[WHAT NEEDS TO BE DONE]
Pick the lines holding the string "site" out of the records and copy them.

** Opening DATA SUPPLIED block **

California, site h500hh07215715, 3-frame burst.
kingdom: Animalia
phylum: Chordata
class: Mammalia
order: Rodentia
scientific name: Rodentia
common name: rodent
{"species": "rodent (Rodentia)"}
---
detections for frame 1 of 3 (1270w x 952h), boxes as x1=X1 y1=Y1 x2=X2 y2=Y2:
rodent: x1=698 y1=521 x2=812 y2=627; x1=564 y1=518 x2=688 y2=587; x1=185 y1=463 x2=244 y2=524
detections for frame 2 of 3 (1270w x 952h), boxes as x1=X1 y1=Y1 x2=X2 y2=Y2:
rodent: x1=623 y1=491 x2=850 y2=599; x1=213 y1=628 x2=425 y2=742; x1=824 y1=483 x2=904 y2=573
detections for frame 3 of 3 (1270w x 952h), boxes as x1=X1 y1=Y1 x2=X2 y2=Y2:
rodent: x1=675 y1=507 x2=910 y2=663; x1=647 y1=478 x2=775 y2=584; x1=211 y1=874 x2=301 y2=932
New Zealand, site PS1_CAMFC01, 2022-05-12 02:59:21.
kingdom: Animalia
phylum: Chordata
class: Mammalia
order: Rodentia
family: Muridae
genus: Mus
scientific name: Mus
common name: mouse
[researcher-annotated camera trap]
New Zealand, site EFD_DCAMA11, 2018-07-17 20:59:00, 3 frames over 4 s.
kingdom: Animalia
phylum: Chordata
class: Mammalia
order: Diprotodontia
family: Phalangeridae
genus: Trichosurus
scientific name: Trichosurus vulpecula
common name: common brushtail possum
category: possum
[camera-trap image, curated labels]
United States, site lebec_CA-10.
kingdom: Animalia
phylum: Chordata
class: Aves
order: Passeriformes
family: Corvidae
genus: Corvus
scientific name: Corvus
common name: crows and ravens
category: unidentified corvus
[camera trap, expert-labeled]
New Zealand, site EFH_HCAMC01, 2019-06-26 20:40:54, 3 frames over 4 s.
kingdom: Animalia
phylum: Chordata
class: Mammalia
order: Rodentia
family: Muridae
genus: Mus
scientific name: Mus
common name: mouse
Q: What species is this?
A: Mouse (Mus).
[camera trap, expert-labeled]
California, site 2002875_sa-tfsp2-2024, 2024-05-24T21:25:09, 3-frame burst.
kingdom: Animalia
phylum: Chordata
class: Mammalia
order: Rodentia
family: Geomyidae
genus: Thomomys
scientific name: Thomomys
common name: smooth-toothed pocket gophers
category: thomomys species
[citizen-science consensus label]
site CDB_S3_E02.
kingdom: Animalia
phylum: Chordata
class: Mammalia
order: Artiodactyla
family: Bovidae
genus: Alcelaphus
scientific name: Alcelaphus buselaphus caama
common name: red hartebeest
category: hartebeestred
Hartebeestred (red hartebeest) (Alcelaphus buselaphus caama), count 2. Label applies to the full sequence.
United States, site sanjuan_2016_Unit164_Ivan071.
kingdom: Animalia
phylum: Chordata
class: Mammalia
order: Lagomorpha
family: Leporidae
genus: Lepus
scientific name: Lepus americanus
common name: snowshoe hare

** Closing DATA SUPPLIED block **

[EXERCISE SOLUTION]
California, site h500hh07215715, 3-frame burst.
New Zealand, site PS1_CAMFC01, 2022-05-12 02:59:21.
New Zealand, site EFD_DCAMA11, 2018-07-17 20:59:00, 3 frames over 4 s.
United States, site lebec_CA-10.
New Zealand, site EFH_HCAMC01, 2019-06-26 20:40:54, 3 frames over 4 s.
California, site 2002875_sa-tfsp2-2024, 2024-05-24T21:25:09, 3-frame burst.
site CDB_S3_E02.
United States, site sanjuan_2016_Unit164_Ivan071.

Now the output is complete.